# Dang Flys!!



## Heat (Apr 10, 2005)

Waiter, what's this fly doing in my soup?
Um, looks to me to be backstroke, sir... 

Waiter, there's a fly in my soup!
Don't worry sir, the spider on the breadroll will get 'em. 


Waiter, there's a fly in my soup!
No sir, that's a cockroach, the fly is on your steak. 


Waiter, there's a fly in my soup!
Keep it down sir, or they'll all be wanting one.


Waiter, there's a fly in my soup!
Its OK, Sir, there's no extra charge! 


Waiter, there's a fly in my soup!
Force of habit, sir. Our chef used to be a tailor. 

Waiter, there's a fly in my soup!
Couldn't be, sir. The cook used them all in the raisin bread. 

Waiter, there is a fly in my soup!
I know, but unfortunately we are out of turtle. 

Waiter, there is a fly in my soup!
Sorry sir, maybe I've forgotten it when I removed the other three. 

Waiter, there's a fly in my soup!
Surely not, sir. It must be one of those vitamin bees you hear so much about. 

Waiter, there's a fly swimming in my soup!
Then we've served you too much soup, the fly should be wading. 

Waiter, there's a dead fly in my soup!
Yes sir, it's the hot water that kills them. 

Waiter, there's a dead fly in my soup!
What do you expect for $1 - a live one?


----------



## DampCharcoal (Apr 10, 2005)

Thanks for that, Heat!!!


----------



## Barbara L (Apr 10, 2005)

Whenever a little bug would fly into our food, our dad would say, "That's ok, he didn't eat much!"

 Barbara


----------



## wasabi (Apr 10, 2005)

Waiter, there's a fly in my soup!
 Couldn't be, sir. The cook used them all in the raisin bread.

*My fav.*


----------



## norgeskog (Apr 11, 2005)

Heat you made my day, that is really


----------



## -DEADLY SUSHI- (Apr 12, 2005)

> Waiter, there's a fly in my soup!
> Surely not, sir. It must be one of those vitamin bees you hear so much about.

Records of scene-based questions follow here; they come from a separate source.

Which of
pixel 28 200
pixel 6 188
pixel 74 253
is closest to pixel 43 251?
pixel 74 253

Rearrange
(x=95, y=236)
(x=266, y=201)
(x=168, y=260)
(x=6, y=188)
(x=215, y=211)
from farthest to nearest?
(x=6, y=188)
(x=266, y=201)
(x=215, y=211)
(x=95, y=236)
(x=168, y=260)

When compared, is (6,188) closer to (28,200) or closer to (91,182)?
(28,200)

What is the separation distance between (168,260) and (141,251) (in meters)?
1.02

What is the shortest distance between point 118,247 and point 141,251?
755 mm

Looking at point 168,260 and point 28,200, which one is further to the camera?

 Where did you find these?! Thats hilarious!   Thanks for the post!


----------



## Charlotte (Apr 12, 2005)

REALLY enjoyed these... made my day!! (although it's only 7:12 a.m. here, I have been up since 4... NEEDED these! Thanks for the laugh!!


----------



## Heat (Apr 12, 2005)

*Thanks Guys*

Thanks Norgeskog, glad i could make ya laugh! , Sush heres the website, and im glad you liked it too. And, Charlotte, im like you i need a good laugh in the AM too. Actually, I need to laugh more often!! And this thread helps, thanks! And i think one of those gators have the hots for you Sushi 
http://www.workjoke.com/projoke85.htm


----------